Hahahahaha....ternyata
masih ada seperti itu.
Sungai di sisi
kanan jalan seperti tidak ada habisnya. Kami terus meluncur ke selatan, jauh ke
selatan. Saya mencium bau asin garam. Saya hapal bau asin garam karena beberapa
kali saya menghabiskan malam di tepi pantai.
“Dari sini anda
terus saja ke selatan. Tidak kurang dari 1 km ada akan temui pantai. Namanya Pantai
Samas. Cobalah sesekali main ke sana biar hidup anda tidak monoton,” jelas
salah satu Polisi penjaga Polsek ketika saya tanya di mana pantainya.
Jumat (17/11/2017)
lalu saya mendatangi Dinas Pendudukan dan Catatan Sipil (Disdukcapil) Bantul
sambil membawa surat keterangan (Suket) identitas saya dan istri yang kami pegang
sejak Juli lalu. Desember besok masa berlakunya Suket habis sehingga harus
segera diurus pembuatan blanko KTP-nya.
Amin. Tidak sampai
menunggu setengah jam. Blanko KTP, atas nama saya dan istri, yang katanya susah
didapatkan karena dikorupsi sudah ada di tangan.
Soal lainnya masih
sama dengan KTP yang lama. Namun di kolom alamat jelas sudah berbeda.
Alamat : Jalan
Bugisan No 15 Perum Griya Kembang Putih, RT 05 Guwosari, Pajangan, Bantul, DI
Yogyakarta.
Sah!!!!
Saya resmi menjadi
Cah Mbantul setelah lebih dari delapan tahun bermukim di Kota Gudeg, Kota
Pendidikan, Kota Kebudayaan, dan Kota Toleransi.
Saya pernah hampir satu
tahun lebih bertugas di Bantul. Semakin saya mengenal seluk beluk wilayahnya
semakin saya menyenanginya. Mengingatkan saya pada kota masa kecil saya.
Hamparan sawah
masih terbentang luas. Ada sungai-sungai berair jernih yang siap untuk
direnangi dan dipancingi (meski cuma wader, dan itu saya suka). Ada berbagai
jenis makanan tradisional masa kecil yang mudah saya temui di sini.
Bantul adalah kota
masa kecil saya.
Namun sekarang saya
merasakan perubahaan. Pohon-pohon rindang penyejuk jalan sudah ditebang untuk
proyek pelebaran jalan agar Bantul semakin ramai saja.
Samas tidak seperti
pertama kali saya kunjungi. Abrasi menjadikan bibir pantainya mendekati
pemukiman.

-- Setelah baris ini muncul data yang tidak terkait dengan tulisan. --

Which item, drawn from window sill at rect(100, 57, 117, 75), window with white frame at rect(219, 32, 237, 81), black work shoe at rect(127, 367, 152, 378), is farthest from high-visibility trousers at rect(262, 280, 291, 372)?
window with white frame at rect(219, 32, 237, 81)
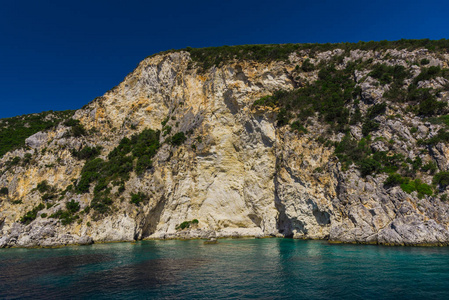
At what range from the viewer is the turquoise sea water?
12617 millimetres

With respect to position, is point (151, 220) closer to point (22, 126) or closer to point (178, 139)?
point (178, 139)

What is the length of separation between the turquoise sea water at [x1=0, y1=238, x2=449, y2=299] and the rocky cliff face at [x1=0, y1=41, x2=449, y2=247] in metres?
7.10

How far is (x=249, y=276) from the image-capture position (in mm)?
15719

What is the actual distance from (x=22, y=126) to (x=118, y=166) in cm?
4883

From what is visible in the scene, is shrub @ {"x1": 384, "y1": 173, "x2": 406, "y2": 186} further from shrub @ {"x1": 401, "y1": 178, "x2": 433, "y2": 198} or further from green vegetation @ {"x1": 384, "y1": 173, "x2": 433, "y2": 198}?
shrub @ {"x1": 401, "y1": 178, "x2": 433, "y2": 198}

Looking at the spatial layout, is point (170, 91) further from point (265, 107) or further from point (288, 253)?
point (288, 253)

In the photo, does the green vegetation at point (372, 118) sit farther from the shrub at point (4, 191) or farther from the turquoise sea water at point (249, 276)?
the shrub at point (4, 191)

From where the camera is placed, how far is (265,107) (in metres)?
42.1

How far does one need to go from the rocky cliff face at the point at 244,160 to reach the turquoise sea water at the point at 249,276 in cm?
710

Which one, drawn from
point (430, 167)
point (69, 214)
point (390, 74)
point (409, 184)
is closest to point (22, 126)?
point (69, 214)

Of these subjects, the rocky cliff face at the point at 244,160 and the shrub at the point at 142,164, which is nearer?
the rocky cliff face at the point at 244,160

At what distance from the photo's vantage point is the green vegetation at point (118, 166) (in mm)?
43431

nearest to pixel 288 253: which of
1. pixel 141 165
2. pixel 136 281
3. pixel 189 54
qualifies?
pixel 136 281

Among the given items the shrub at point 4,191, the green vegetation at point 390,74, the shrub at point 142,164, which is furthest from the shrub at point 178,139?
the green vegetation at point 390,74
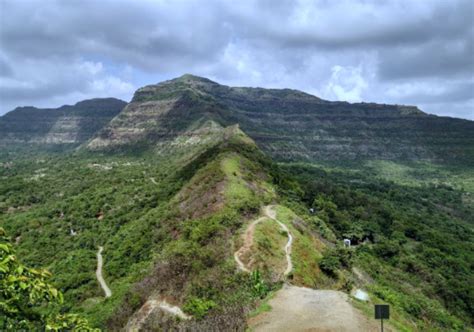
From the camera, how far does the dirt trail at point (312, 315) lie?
22203 millimetres

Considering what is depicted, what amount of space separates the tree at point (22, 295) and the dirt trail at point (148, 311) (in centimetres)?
2228

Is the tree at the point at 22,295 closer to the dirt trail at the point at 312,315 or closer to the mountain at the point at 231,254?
the mountain at the point at 231,254

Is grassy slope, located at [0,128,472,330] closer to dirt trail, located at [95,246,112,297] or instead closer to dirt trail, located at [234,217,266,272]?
dirt trail, located at [234,217,266,272]

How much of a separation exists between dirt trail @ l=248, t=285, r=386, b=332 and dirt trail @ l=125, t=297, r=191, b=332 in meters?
8.47

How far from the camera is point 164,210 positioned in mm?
68250

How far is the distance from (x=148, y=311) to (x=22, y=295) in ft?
86.4

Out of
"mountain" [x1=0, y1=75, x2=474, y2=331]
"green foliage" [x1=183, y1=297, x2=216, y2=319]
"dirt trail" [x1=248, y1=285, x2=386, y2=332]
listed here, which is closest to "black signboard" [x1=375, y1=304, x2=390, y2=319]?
"dirt trail" [x1=248, y1=285, x2=386, y2=332]

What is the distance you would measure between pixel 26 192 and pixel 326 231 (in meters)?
107

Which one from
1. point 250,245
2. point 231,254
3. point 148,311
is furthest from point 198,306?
point 250,245

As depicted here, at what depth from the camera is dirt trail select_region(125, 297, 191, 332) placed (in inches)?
1232

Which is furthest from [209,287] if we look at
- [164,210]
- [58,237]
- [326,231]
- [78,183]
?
[78,183]

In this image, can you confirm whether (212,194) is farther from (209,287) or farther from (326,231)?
(209,287)

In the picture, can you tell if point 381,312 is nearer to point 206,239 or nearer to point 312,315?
point 312,315

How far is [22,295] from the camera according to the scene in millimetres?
8648
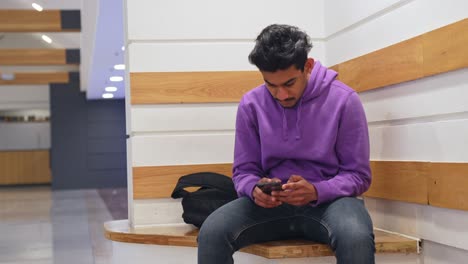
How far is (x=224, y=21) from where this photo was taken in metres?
3.26

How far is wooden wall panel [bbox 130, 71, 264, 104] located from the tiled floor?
2.43 meters

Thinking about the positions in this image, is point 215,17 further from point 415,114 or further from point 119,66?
point 119,66

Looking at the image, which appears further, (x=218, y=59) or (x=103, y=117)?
(x=103, y=117)

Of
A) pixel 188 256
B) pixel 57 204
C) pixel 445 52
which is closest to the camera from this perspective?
pixel 445 52

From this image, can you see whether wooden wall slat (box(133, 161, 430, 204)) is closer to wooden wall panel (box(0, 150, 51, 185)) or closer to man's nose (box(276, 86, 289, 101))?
man's nose (box(276, 86, 289, 101))

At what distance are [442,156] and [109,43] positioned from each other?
6412 millimetres

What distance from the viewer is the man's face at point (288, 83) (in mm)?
2236

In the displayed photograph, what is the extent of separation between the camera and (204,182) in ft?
9.61

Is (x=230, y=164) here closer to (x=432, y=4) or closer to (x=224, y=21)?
(x=224, y=21)

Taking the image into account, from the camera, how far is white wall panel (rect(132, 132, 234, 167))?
318 cm

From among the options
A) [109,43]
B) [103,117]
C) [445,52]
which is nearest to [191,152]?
[445,52]

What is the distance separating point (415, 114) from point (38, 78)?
14.3 metres

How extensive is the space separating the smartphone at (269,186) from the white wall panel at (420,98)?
0.61m

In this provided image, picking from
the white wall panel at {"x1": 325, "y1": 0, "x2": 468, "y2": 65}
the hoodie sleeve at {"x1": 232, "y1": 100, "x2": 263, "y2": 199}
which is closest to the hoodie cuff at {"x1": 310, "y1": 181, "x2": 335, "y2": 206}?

Tapi Samas tetap menawarkan kegelapan total ketika saya ingin
mengamati bintang-bintang sungguhan (ini perlu saya tegaskan dan tidak guyon).
Saya juga perlu
sampaikan, ternyata Parangtritis berbahaya untuk direnangi karena setiap tahun
pasti ada korban.
Oh ya sungai yang
saya ceritakan diatas, ternyata dari dulu adalah saluran pembuangan limbah
pabrik gula. Sehingga setahun sekali, pada masa giling tebu, bau manis nan
anyir memenuhi udara dan ribuan ikan mati mengelepar keracunan.
“Le aku kok seneng
urip neng kene yo, akeh arek sekolah sek ngowo sepeda pancal. Bedo karo neng
omah, saiki arek SMP wes ngowo motor (sepeda motor),” kata Bapakku ketika dia
berkunjung pertama kali ke rumah.
Saya hanya
tersenyum, karena dia belum tahu aslinya.